I put the coffee down and pick up my book again. The black words against the cream paper dance to the tune playing softly through my earphones while Joel naps again. A part of me wants nothing more than to do as he suggested and go home to do something else. But we both know there is nothing else. I didn't have a job before all of this, his job is on hold; I spoke to the coffee shop yesterday and explained the situation.

The only thing that's left is my university course. They put my assignments and exams on extension until I know more about his condition. His is... well, who knows right now.

As for his mother, he still doesn't want her to know. I can guess it's because he doesn't want to worry her after what happened to Frank.

The only thing there is for me to do is read a book while I'm waiting. I don't even know what I'm waiting for anymore – another symptom to manifest, another drug to be prescribed, another seizure, another doctor to come in and tell us about when and if he can go home... it doesn't end.

I put the book down on the windowsill and sigh. The sun that was out early this morning has decided to hide behind rain clouds. Typical January weather: gloomy, windy, and reflective of my mood.

Growing up, I had nothing but church, books, and school to keep my boredom at bay. Sometimes my parents would play board games with me, and sometimes Dad would take me to museums or something. I remember once, he took me around all the museums in London and told me not to tell my mum we went to the science museum in case she got angry about it. He'd take me to the cinema on occasion as well, always a secret from Mum, and always with the promise of ice cream and popcorn. Those days were my favourites.

When I was twelve, I was allowed a tv in my room, but only the in-built DVD player would work, so I made my way through the Disney DVDs in between schoolwork and learning the bible with Mum. Until I was able to go out by myself at fourteen, when I'd spend most afternoons in the local library reading pretty much everything my mum would ban at home.

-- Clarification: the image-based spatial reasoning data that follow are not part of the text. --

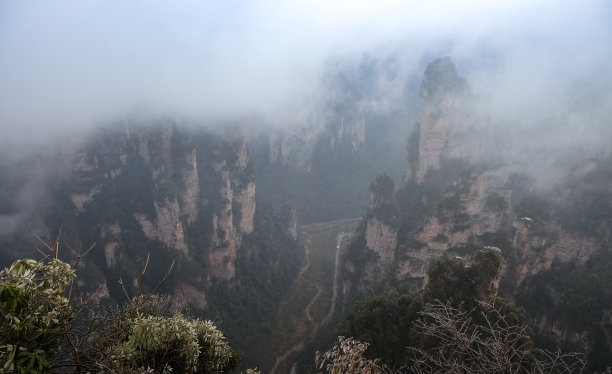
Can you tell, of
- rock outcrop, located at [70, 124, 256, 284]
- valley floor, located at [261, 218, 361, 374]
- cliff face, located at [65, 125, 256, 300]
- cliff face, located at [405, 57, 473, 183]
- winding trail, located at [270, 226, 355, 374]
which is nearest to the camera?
winding trail, located at [270, 226, 355, 374]

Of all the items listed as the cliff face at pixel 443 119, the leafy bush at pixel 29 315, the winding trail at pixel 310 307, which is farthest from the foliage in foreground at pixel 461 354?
the cliff face at pixel 443 119

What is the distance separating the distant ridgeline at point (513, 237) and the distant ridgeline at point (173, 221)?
13808 mm

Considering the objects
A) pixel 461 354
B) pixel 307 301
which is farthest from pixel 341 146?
pixel 461 354

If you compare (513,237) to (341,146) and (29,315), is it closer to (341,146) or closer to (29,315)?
(29,315)

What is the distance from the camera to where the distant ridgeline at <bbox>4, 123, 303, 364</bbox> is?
133ft

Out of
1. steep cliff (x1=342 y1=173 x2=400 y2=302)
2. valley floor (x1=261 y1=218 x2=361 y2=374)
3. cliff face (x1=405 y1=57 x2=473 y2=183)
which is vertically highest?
cliff face (x1=405 y1=57 x2=473 y2=183)

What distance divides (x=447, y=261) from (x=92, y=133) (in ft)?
149

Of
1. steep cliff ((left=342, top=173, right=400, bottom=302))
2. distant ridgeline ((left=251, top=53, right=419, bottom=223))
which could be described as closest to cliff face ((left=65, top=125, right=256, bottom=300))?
steep cliff ((left=342, top=173, right=400, bottom=302))

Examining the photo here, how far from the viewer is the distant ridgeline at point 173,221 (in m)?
40.6

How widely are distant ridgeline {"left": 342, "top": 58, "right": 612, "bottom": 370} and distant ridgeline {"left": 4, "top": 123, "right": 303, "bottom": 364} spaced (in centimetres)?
1381

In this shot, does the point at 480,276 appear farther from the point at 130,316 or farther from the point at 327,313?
the point at 327,313

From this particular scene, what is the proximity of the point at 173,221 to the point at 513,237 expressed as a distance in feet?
121

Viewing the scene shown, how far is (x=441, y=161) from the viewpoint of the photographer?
2111 inches

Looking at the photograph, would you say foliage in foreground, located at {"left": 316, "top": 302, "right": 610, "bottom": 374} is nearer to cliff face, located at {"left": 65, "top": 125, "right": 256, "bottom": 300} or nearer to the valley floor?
the valley floor
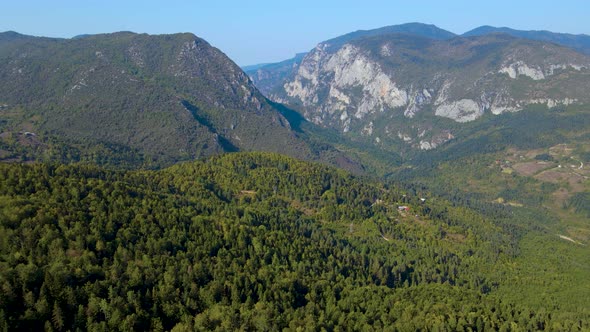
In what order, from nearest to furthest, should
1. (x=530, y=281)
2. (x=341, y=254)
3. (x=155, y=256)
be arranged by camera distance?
(x=155, y=256) → (x=341, y=254) → (x=530, y=281)

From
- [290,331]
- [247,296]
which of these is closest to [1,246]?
[247,296]

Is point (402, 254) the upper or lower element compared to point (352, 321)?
lower

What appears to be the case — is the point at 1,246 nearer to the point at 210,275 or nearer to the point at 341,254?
the point at 210,275

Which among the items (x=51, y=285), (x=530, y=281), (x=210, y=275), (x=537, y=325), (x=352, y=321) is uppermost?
(x=51, y=285)

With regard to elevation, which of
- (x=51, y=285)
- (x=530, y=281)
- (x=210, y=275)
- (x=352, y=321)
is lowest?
(x=530, y=281)

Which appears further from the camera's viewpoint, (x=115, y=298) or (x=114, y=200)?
(x=114, y=200)

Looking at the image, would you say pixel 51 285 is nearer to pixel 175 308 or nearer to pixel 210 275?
pixel 175 308

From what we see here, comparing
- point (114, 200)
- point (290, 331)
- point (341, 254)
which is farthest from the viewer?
point (341, 254)

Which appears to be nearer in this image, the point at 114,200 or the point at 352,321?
the point at 352,321

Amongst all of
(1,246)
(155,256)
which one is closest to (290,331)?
(155,256)
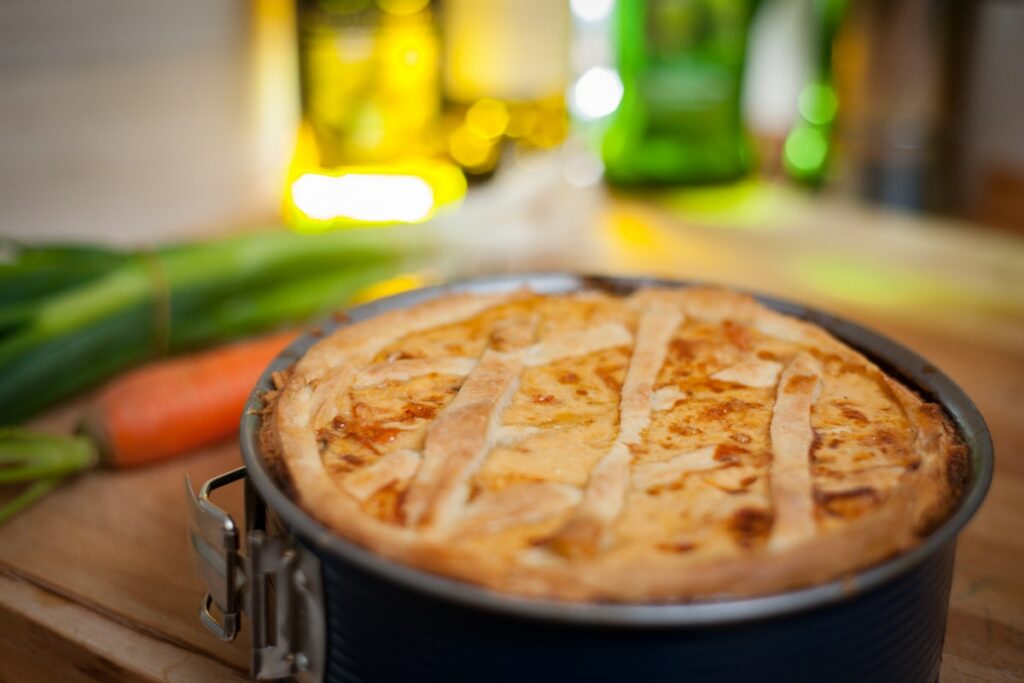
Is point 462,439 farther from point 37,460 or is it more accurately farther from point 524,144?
point 524,144

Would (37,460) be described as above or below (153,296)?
below

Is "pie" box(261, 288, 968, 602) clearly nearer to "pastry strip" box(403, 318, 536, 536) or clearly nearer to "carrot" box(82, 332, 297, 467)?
"pastry strip" box(403, 318, 536, 536)

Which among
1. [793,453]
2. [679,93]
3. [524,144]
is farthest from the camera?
[524,144]

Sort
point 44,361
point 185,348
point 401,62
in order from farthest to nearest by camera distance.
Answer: point 401,62 < point 185,348 < point 44,361

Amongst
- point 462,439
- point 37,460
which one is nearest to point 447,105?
point 37,460

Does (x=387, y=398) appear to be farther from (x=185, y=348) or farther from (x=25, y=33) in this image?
(x=25, y=33)

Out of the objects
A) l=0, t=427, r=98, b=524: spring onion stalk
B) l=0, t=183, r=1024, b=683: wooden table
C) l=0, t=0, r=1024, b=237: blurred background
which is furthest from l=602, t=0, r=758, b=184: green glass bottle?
l=0, t=427, r=98, b=524: spring onion stalk

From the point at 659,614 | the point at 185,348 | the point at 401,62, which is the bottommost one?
the point at 185,348

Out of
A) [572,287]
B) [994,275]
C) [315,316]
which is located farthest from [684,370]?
[994,275]
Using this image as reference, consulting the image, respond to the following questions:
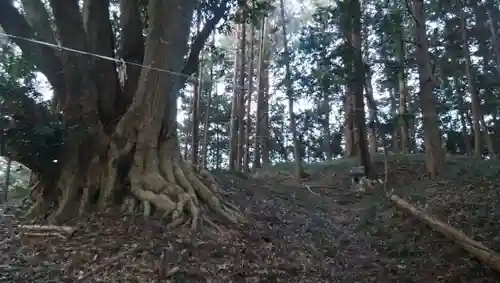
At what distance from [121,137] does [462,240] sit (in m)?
4.66

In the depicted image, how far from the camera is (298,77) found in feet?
41.8

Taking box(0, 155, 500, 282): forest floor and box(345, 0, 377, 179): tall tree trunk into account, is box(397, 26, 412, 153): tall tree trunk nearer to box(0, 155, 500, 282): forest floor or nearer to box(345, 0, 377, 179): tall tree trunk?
box(345, 0, 377, 179): tall tree trunk

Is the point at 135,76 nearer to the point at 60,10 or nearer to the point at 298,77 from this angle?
the point at 60,10

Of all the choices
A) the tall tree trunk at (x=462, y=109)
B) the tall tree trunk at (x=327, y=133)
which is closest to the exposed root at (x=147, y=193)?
the tall tree trunk at (x=462, y=109)

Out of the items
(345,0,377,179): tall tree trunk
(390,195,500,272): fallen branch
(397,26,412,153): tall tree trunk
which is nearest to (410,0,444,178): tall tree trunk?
(397,26,412,153): tall tree trunk

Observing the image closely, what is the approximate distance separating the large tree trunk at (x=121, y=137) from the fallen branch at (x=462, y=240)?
Answer: 2.59 m

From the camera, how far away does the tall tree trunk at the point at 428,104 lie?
32.1 ft

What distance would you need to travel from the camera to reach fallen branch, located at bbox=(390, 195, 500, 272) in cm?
425

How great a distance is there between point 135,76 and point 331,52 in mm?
5964

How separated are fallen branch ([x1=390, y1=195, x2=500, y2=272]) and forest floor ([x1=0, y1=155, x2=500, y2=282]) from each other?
0.09 metres

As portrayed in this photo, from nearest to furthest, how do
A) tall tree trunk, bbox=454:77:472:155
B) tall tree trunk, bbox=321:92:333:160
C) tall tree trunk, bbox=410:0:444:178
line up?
tall tree trunk, bbox=410:0:444:178
tall tree trunk, bbox=454:77:472:155
tall tree trunk, bbox=321:92:333:160

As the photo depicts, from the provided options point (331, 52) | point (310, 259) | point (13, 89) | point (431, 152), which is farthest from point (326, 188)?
point (13, 89)

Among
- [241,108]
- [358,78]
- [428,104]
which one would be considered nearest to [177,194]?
[428,104]

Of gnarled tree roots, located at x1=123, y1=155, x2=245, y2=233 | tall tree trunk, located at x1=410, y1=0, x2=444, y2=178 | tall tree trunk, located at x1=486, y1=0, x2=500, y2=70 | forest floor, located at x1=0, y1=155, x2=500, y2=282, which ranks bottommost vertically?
forest floor, located at x1=0, y1=155, x2=500, y2=282
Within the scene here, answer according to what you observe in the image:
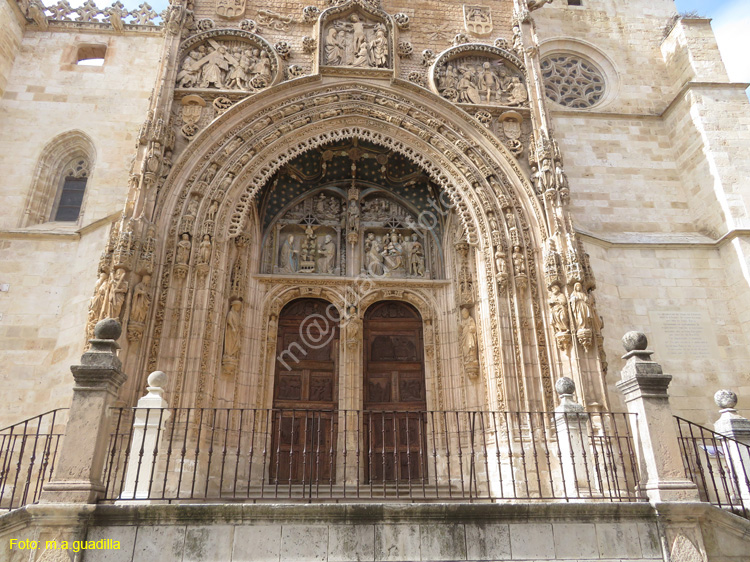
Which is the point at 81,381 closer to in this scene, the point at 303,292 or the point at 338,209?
the point at 303,292

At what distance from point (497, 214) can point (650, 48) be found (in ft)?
27.6

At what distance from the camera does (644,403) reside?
20.7ft

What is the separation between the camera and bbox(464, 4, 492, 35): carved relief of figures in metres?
12.4

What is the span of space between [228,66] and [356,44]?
8.82 ft

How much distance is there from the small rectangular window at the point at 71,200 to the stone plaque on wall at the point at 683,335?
12.3 metres

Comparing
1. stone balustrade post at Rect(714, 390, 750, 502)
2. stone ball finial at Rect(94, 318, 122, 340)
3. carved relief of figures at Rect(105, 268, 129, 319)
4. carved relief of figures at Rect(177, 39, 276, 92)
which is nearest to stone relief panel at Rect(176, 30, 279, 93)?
carved relief of figures at Rect(177, 39, 276, 92)

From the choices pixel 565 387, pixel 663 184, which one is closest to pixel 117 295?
pixel 565 387

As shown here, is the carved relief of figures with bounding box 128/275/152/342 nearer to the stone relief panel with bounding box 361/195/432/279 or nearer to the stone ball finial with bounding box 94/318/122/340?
the stone ball finial with bounding box 94/318/122/340

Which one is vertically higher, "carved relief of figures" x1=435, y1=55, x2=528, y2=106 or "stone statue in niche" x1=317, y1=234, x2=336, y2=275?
"carved relief of figures" x1=435, y1=55, x2=528, y2=106

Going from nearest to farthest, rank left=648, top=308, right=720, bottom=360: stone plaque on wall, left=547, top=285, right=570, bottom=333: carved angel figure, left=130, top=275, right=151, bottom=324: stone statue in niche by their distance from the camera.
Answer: left=130, top=275, right=151, bottom=324: stone statue in niche
left=547, top=285, right=570, bottom=333: carved angel figure
left=648, top=308, right=720, bottom=360: stone plaque on wall

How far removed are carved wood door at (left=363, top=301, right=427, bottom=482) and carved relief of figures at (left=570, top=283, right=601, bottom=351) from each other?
9.95ft

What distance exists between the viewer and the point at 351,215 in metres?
12.0

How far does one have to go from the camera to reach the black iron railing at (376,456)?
6902 millimetres

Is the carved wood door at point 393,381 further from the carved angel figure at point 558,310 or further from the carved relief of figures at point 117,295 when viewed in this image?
the carved relief of figures at point 117,295
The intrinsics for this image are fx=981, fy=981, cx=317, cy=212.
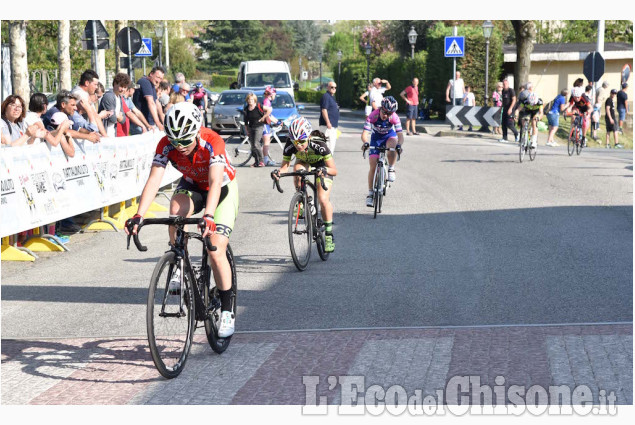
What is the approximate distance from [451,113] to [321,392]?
27.6m

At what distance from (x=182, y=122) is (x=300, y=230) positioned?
4.28 metres

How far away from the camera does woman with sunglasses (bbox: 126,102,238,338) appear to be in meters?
6.48

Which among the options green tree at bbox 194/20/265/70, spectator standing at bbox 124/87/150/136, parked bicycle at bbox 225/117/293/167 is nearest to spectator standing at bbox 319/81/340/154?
parked bicycle at bbox 225/117/293/167

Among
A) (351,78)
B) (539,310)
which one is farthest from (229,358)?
(351,78)

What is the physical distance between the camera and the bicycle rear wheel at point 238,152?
23.8 m

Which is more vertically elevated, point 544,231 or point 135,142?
point 135,142

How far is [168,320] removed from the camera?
6.42 m

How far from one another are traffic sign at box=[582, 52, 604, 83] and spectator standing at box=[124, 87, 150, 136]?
16410 millimetres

I stare at the book on the windowsill in front of me and sigh. If only books could help me now, if only I'd had more of an interest in anything else, maybe I could stop sitting and waiting.

If I'd had more assertion growing up, maybe Joel would have found the confidence to confide in me sooner. Or better yet, if I'd shown more restraint, maybe we wouldn't have had to be forced into marriage and things would be easier for everyone.